Et comment? Des prix élevés du tabac explique Dr Flore Ndembiyembe, incitent les fumeurs habituels à arrêter de fumer ; empêchent l’existence de potentiels consommateurs du tabac ; réduisent la quantité de tabac consommé par les fumeurs habituels. Comme pour donner raison à cette affirmation, un fumeur soutient avoir moins fumé lorsqu’il se trouvait en déplacement en France où le paquet de cigarette acheté au Cameroun à 1000Fcfa coûtait 4800Fcfa. Soit une marge de 3800Fcfa.

Afin de rendre cette vision réelle, la C3T avec le soutien d’un expert en taxation de l’Alliance pour le contrôle du tabac en Afrique, organise à Yaoundé, un atelier « pour permettre à ses membres de maîtriser les mécanismes de la taxation, les principales personnes qui peuvent intervenir dans l’atteinte de ces résultats pour enfin mettre en place un plan d’action dans le but d’arriver à une augmentation de cette taxation dans notre pays », justifie Dr Ndembiyembe. Il faut dire que selon une étude de l’OMS, lorsqu’on augmente les taxes de 10%, la consommation est réduite d’au moins 8%, soit 17,9 millions de personnes dans les pays à faible et à moyen revenu. « Donc c’est vraiment un levier important qu’il faut actionner dans la lutte contre le tabac », souligne Dr Ndembiyembe.

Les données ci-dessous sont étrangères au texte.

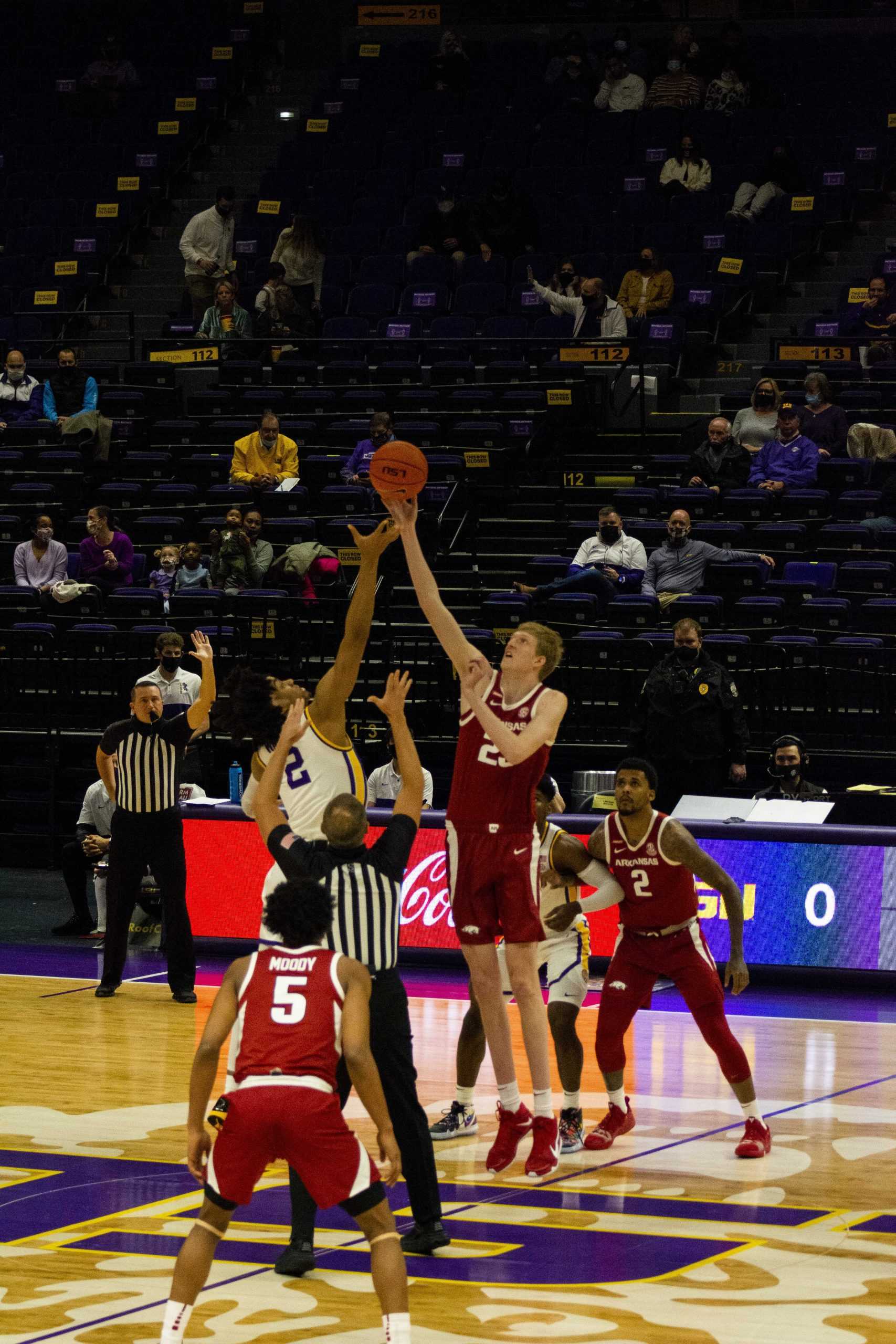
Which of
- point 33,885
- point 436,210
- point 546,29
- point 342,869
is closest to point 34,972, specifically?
point 33,885

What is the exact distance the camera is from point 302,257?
70.0 feet

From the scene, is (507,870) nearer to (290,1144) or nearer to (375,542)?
(375,542)

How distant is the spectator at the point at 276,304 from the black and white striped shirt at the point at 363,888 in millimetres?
15191

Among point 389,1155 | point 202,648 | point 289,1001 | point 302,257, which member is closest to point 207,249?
point 302,257

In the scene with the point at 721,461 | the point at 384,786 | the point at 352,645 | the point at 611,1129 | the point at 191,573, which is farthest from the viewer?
the point at 721,461

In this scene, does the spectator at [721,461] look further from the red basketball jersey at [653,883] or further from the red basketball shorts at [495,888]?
the red basketball shorts at [495,888]

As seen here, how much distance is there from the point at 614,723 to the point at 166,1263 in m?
8.48

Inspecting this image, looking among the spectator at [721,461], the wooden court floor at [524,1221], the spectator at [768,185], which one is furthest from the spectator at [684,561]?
the spectator at [768,185]

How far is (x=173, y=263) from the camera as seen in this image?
936 inches

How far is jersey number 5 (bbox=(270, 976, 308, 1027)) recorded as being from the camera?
5.15 m

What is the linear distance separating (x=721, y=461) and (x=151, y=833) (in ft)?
23.7

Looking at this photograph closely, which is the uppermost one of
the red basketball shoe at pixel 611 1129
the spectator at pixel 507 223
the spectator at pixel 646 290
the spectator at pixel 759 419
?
the spectator at pixel 507 223

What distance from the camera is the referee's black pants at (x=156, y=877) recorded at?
1120 cm

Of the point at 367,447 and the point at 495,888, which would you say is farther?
the point at 367,447
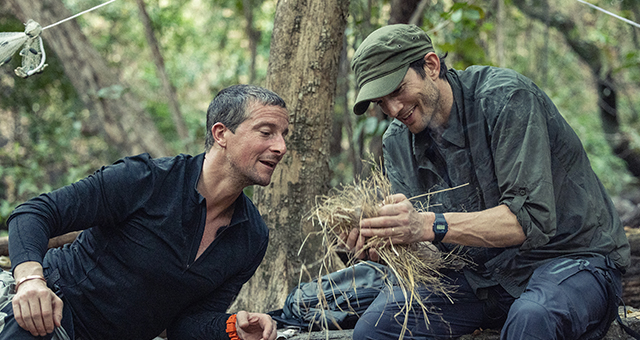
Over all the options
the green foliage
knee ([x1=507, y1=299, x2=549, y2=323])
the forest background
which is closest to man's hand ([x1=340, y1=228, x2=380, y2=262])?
the forest background

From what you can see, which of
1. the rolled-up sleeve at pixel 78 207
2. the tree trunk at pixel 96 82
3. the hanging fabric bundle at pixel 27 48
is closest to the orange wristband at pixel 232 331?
the rolled-up sleeve at pixel 78 207

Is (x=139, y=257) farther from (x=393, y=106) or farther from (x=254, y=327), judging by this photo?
(x=393, y=106)

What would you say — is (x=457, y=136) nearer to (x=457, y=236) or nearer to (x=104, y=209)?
(x=457, y=236)

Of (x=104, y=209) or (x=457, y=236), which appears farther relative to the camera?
(x=104, y=209)

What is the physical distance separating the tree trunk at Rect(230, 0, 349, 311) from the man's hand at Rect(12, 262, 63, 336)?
5.44 ft

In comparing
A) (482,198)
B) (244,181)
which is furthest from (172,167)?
(482,198)

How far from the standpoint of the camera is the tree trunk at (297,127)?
3.41 meters

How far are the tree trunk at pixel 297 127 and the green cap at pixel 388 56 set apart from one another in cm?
98

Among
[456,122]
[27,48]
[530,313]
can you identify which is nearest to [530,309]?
[530,313]

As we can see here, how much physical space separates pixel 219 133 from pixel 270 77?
1035 mm

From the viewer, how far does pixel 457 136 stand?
8.23 feet

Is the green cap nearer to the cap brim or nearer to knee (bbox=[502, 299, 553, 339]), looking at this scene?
the cap brim

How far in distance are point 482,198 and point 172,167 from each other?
1584mm

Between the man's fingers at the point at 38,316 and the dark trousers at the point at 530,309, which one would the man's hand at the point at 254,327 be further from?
the man's fingers at the point at 38,316
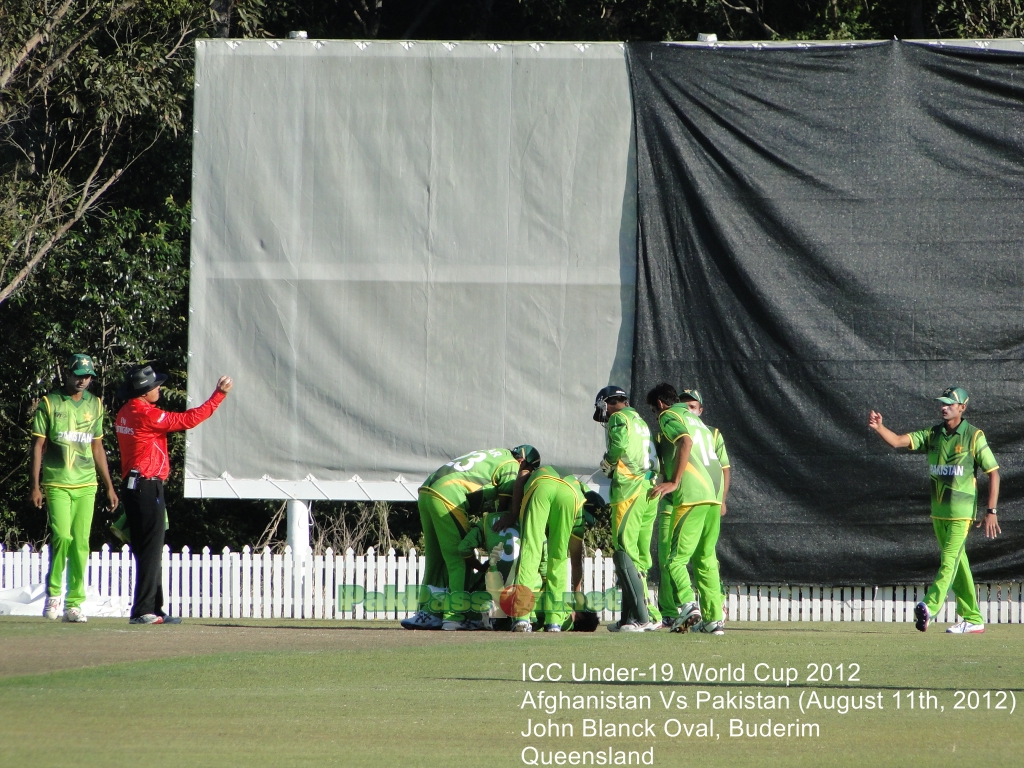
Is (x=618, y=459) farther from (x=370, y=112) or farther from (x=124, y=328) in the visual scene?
(x=124, y=328)

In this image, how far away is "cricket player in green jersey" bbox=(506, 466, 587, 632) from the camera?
1009 centimetres

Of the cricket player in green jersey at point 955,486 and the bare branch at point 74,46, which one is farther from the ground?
the bare branch at point 74,46

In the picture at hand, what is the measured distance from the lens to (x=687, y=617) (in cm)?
1015

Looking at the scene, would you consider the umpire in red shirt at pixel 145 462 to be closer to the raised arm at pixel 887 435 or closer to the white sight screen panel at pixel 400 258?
the white sight screen panel at pixel 400 258

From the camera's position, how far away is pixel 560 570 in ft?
33.7

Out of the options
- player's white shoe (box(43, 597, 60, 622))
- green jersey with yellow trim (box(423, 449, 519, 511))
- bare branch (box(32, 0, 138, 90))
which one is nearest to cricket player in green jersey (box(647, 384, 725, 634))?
Answer: green jersey with yellow trim (box(423, 449, 519, 511))

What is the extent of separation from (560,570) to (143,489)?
10.0 feet

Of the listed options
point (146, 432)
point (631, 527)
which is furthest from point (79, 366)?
point (631, 527)

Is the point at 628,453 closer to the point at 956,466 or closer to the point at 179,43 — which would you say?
the point at 956,466

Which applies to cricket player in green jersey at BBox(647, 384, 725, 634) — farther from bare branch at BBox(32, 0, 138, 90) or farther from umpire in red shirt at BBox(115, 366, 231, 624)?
bare branch at BBox(32, 0, 138, 90)

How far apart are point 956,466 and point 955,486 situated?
0.51 ft

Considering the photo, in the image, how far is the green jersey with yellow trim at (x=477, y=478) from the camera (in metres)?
10.5

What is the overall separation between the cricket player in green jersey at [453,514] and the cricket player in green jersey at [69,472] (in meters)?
2.39

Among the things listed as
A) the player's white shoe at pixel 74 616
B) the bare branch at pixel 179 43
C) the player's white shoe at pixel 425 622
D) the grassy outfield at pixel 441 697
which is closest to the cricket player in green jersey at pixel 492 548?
the player's white shoe at pixel 425 622
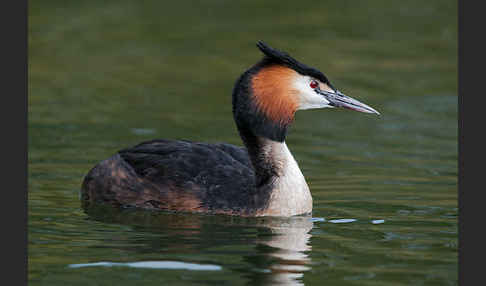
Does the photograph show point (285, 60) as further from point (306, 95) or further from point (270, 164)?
point (270, 164)

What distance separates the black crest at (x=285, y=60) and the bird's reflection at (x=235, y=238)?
4.84 ft

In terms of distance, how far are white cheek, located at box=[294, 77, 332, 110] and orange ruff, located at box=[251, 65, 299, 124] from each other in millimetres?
54

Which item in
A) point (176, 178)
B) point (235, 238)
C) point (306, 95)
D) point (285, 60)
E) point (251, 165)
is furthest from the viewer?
point (251, 165)

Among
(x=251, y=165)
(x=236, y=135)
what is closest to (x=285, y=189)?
(x=251, y=165)

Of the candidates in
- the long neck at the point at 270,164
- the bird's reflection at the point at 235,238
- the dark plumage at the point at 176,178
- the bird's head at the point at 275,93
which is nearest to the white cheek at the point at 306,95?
the bird's head at the point at 275,93

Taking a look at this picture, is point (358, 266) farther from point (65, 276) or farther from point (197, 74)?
point (197, 74)

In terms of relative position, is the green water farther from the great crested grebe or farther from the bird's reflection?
the great crested grebe

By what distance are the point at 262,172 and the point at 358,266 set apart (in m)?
2.43

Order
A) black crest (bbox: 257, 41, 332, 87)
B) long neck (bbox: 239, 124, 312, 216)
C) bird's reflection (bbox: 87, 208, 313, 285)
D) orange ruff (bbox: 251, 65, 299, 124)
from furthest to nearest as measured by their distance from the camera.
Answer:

Loin d’être un aveu d’échec dans la tentative d’amener les fumeurs à ne plus consommer le tabac, ce plaidoyer est perçu comme une mesure complémentaire dans la lutte contre le tabac. Dans la mesure où elle viendrait en accompagnement à d’autres telles : la création d’espace non fumeurs, la mise sur les paquets des mises en garde sanitaires, de l’interdiction de fumer dans les lieux publics… En attendant une loi nationale sur le tabac dont le projet se trouve actuellement sur la table du premier ministre. L’augmentation de cette taxe d’accise devrait concerner tous les produits du tabac commercialisés. Toutefois, au-delà, la coalition pense que la cigarette et le tabac doivent être considérés comme un produit toxique, du poison et taxé à 75% comme le prévoit les dispositions légales en la matière.